◆ Stored data
####

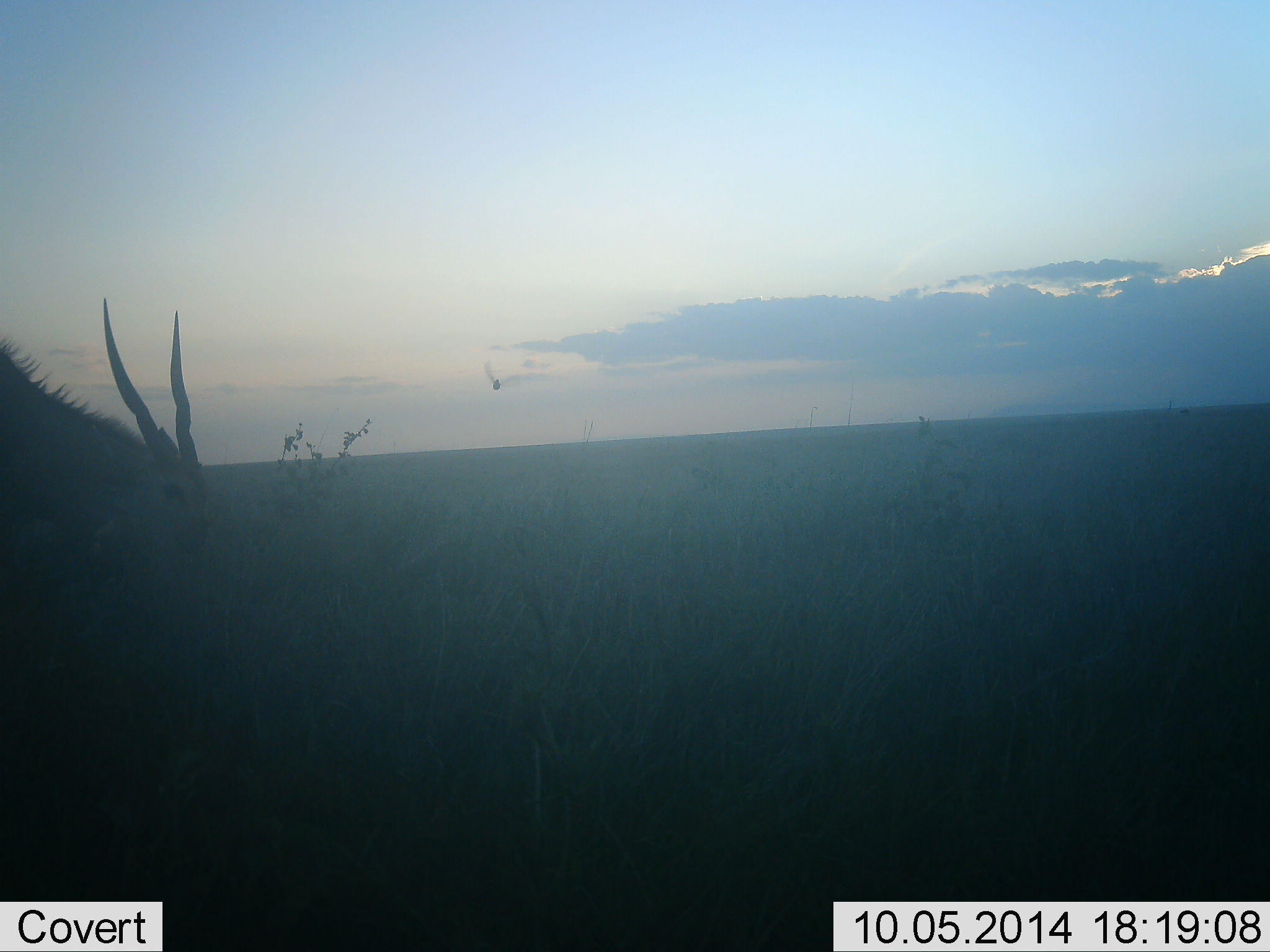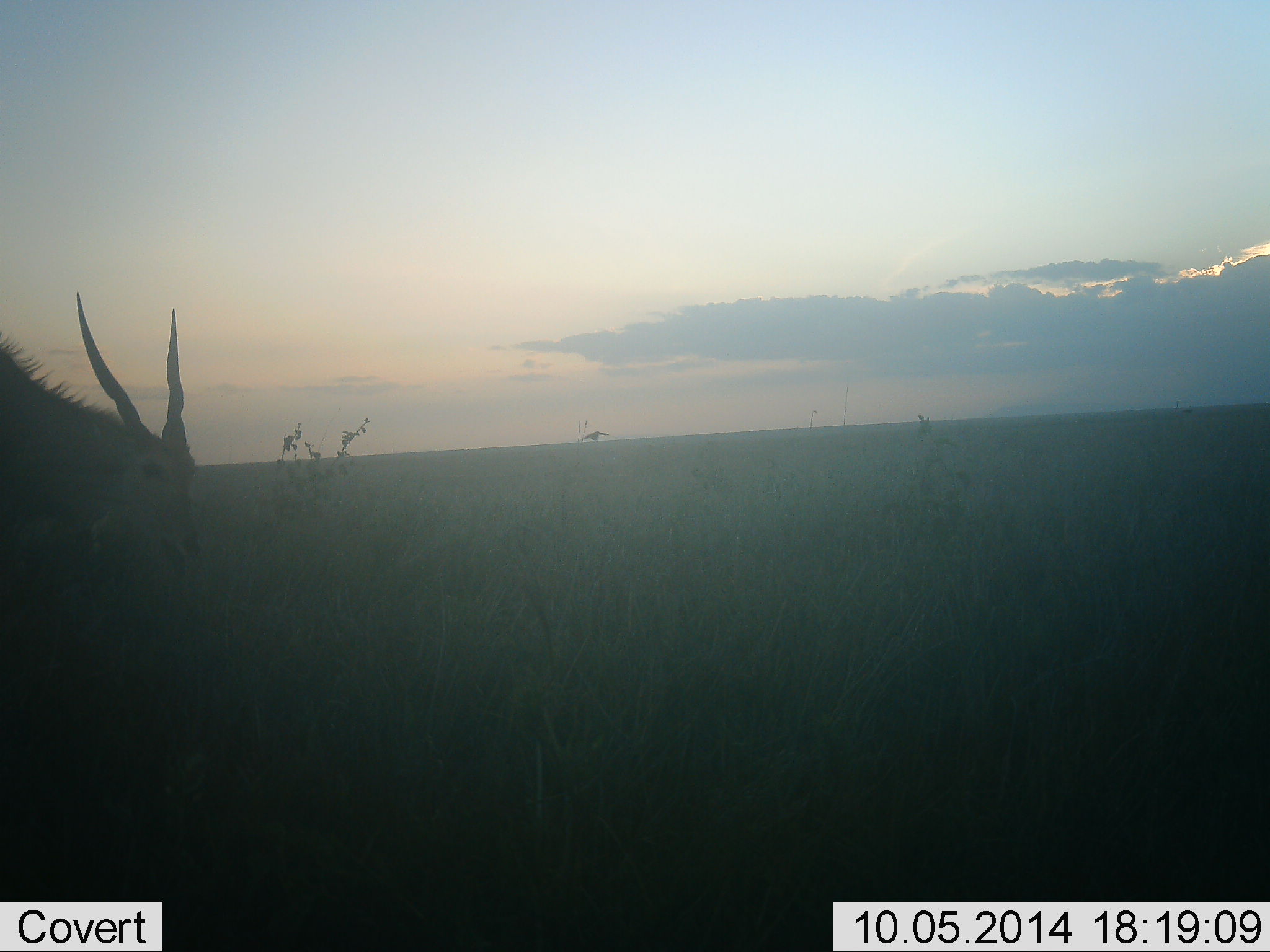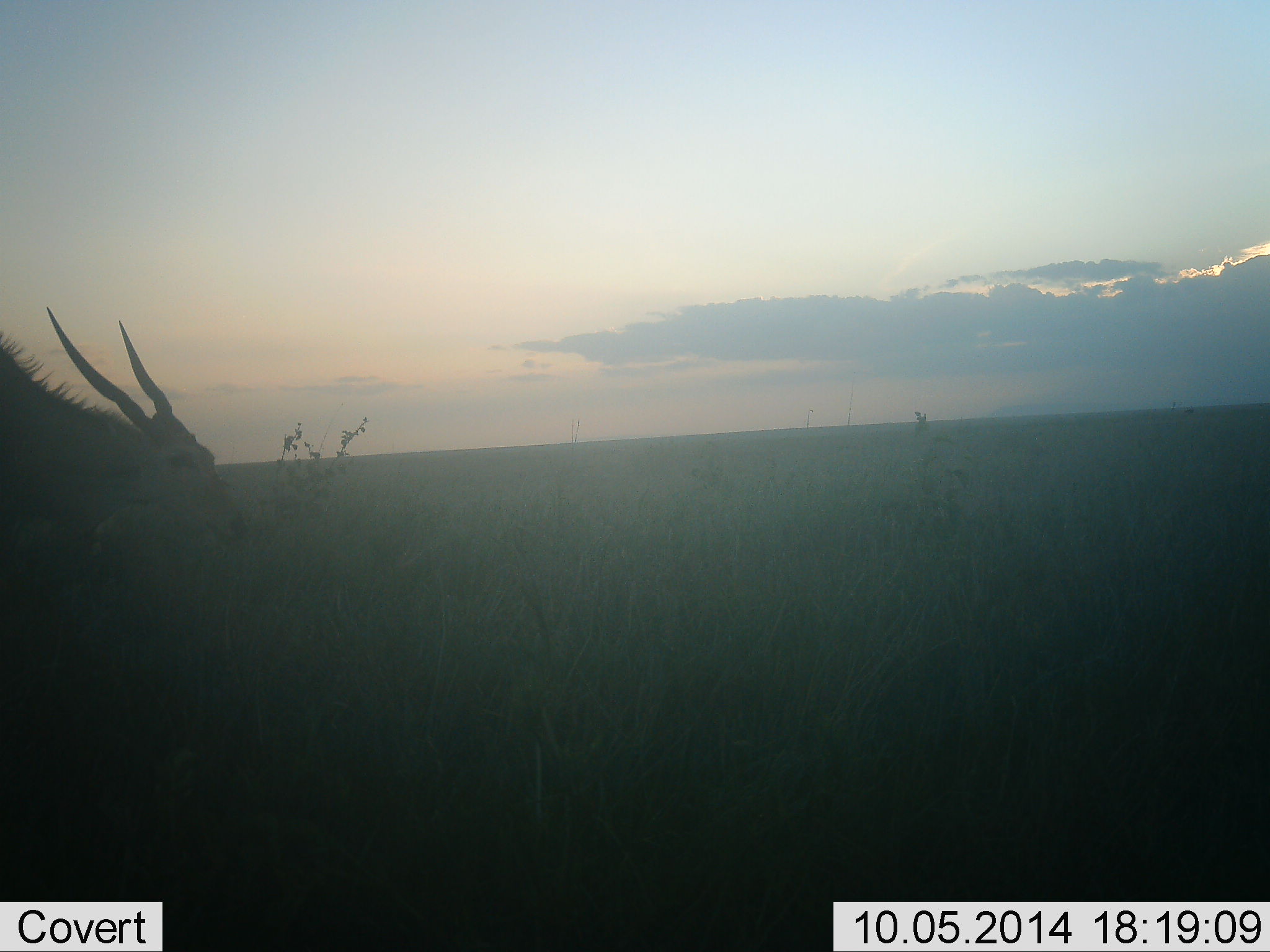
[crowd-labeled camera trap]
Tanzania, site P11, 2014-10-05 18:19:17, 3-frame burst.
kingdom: Animalia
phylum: Chordata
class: Mammalia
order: Artiodactyla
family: Bovidae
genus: Tragelaphus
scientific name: Tragelaphus oryx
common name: eland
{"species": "eland (Tragelaphus oryx)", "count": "1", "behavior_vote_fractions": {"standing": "29%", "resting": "6%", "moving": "0%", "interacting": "0%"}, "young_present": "0%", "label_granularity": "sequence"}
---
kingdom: Animalia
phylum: Chordata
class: Aves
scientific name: Aves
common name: bird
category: otherbird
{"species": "otherbird (bird) (Aves)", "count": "1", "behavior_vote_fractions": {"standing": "0%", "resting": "0%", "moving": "100%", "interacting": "0%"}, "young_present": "0%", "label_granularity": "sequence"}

####

◆ EXERCISE DETAILS
The reply should hold the lines from the top of the records through the line containing "common name: eland", reproduced exactly, and no pictures.

◆ EXPECTED ANSWER
[crowd-labeled camera trap]
Tanzania, site P11, 2014-10-05 18:19:17, 3-frame burst.
kingdom: Animalia
phylum: Chordata
class: Mammalia
order: Artiodactyla
family: Bovidae
genus: Tragelaphus
scientific name: Tragelaphus oryx
common name: eland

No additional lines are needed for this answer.